Abstract:Text-to-3D is an emerging task that allows users to create 3D content with infinite possibilities. Existing works tackle the problem by optimizing a 3D representation with guidance from pre-trained diffusion models. An apparent drawback is that they need to optimize from scratch for each prompt, which is computationally expensive and often yields poor visual fidelity. In this paper, we propose DreamPortrait, which aims to generate text-guided 3D-aware portraits in a single-forward pass for efficiency. To achieve this, we extend Score Distillation Sampling from datapoint to distribution formulation, which injects semantic prior into a 3D distribution.

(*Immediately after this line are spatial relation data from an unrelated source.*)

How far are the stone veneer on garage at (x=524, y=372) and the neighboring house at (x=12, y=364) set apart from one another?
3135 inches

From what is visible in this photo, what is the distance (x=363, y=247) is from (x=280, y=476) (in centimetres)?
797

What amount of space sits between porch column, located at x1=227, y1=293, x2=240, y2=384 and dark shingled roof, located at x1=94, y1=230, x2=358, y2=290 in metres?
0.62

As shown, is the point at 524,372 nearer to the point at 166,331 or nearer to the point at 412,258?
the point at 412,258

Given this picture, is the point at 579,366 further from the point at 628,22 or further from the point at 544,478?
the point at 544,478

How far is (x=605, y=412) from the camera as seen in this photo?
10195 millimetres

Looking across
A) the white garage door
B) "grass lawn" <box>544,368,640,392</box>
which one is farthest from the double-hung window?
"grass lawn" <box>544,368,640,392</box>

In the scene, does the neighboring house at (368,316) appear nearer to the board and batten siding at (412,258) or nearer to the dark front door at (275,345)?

However, the direct extension will lead to the mode collapse problem since the objective only pursues semantic alignment. Hence, we propose to optimize a distribution with hierarchical condition adapters and GAN loss regularization. For better 3D modeling, we further design a 3D-aware gated cross-attention mechanism to explicitly let the model perceive the correspondence between the text and the 3D-aware space. These elaborated designs enable our model to generate portraits with robust multi-view semantic consistency, eliminating the need for optimization-based methods. Extensive experiments demonstrate our model's highly competitive performance and significant speed boost against existing methods.

What problem does this paper attempt to address?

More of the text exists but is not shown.